Injecting journalists into movies makes for a convenient plot device. It throws the reporter into a situation he or she wouldn't ordinarily be in and forces interaction between people who have no other reason to speak. It’s often used in romantic comedies, like His Girl Friday [2], to signal that a woman is independent and adventurous and hard to tame. But in the end, of course, she does get tamed, at the expense of her journalistic ethics.
As a young girl, I fancied myself a Harriet the Spy or a Nancy Drew and wore a pen on a makeshift necklace around my neck so I'd have it at the ready in case I needed to chronicle something at the drop of a hat (you know, a canceled recess or a cute substitute teacher sighting). While all my friends were picking their favorite Teenage Mutant Ninja Turtles, I preferred the show's girl reporter, April O'Neil—she was capable, headstrong, and often wore a kicky jumpsuit. I always found it irritating when she would get kidnapped or otherwise find herself in trouble and the Turtles would have to rescue her. At least, though, she didn’t fall in love with one.
Seemingly every leading actress of the 1930s and '40s at one point played a reporter who was romanced by the leading man—it was the basic plot of films like Mr. Deeds Goes to Town [3] (1936), Back in Circulation (1937), and Meet John Doe [4] (1941). The girl aces in these stories all rely on their wiles to charm information out of subjects or to subdue demanding editors. And then the stories typically—and tellingly—end when the girls finally land the man, not the scoop.
It was around this time that the derogatory term “sob sisters” was coined to describe women reporters in film and real life, referring to their often emotional and sympathetic coverage of stories involving other women, according to Joe Saltzman, director of the Norman Lear Center's Image of the Journalist in Popular Culture project at the USC Annenberg School of Journalism. Their work supposedly revealed them to be big-hearted but intellectually feeble and all too vulnerable to love.

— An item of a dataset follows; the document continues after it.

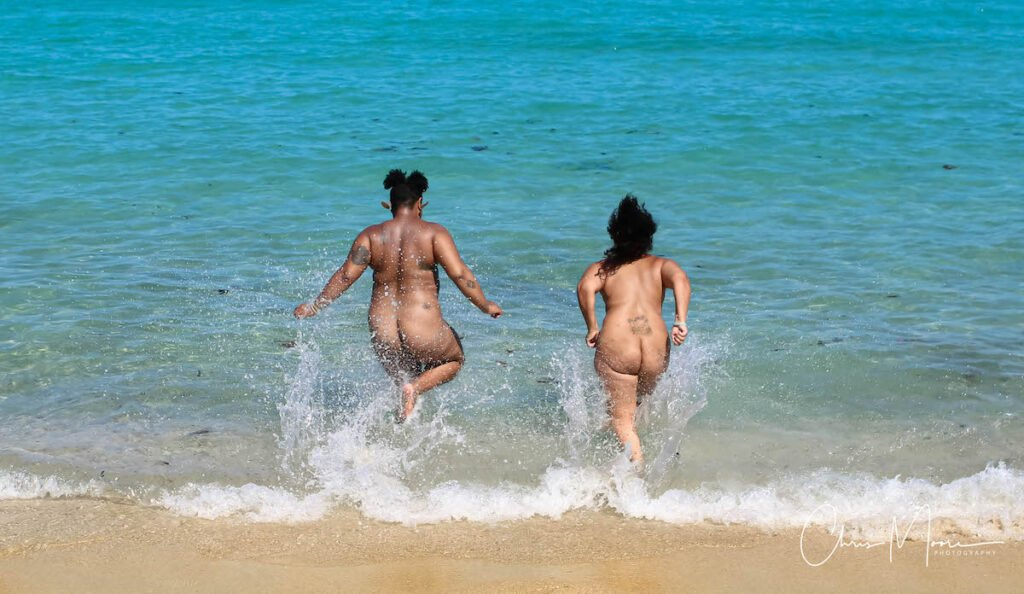 Two women running into water to skinny dip.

Through the years, women reporters in film did get smarter and more capable, but not really any more ethical. Kate Hudson's unfortunately named Andie Anderson in 2003's How to Lose a Guy in 10 Days [5] is sophisticated and overeducated yet inexplicably falls for the subject of her article despite an assignment that required her to do exactly the opposite.
Then there are superhero story aces like Lois Lane, and Vicki Vale, who fall for Superman and Bruce Wayne, respectively. There's Katie Holmes' Heather Holloway in the satirical Thank You for Smoking [6], who is painfully over-the-top in her overt attempts at seduction. (“I'd love to see where the devil sleeps,” she coos to her interview subject, played by Aaron Eckhart.)
It even befalls the most serious, fully realized characters, like Adriana Cruz (played by Nora Dunn) in the Desert Storm tale Three Kings [7], who, despite possessing supposedly male traits like being shrewd and fearless, still manages to sleep with more than one of the soldiers she's chronicling—but hey, it's the desert!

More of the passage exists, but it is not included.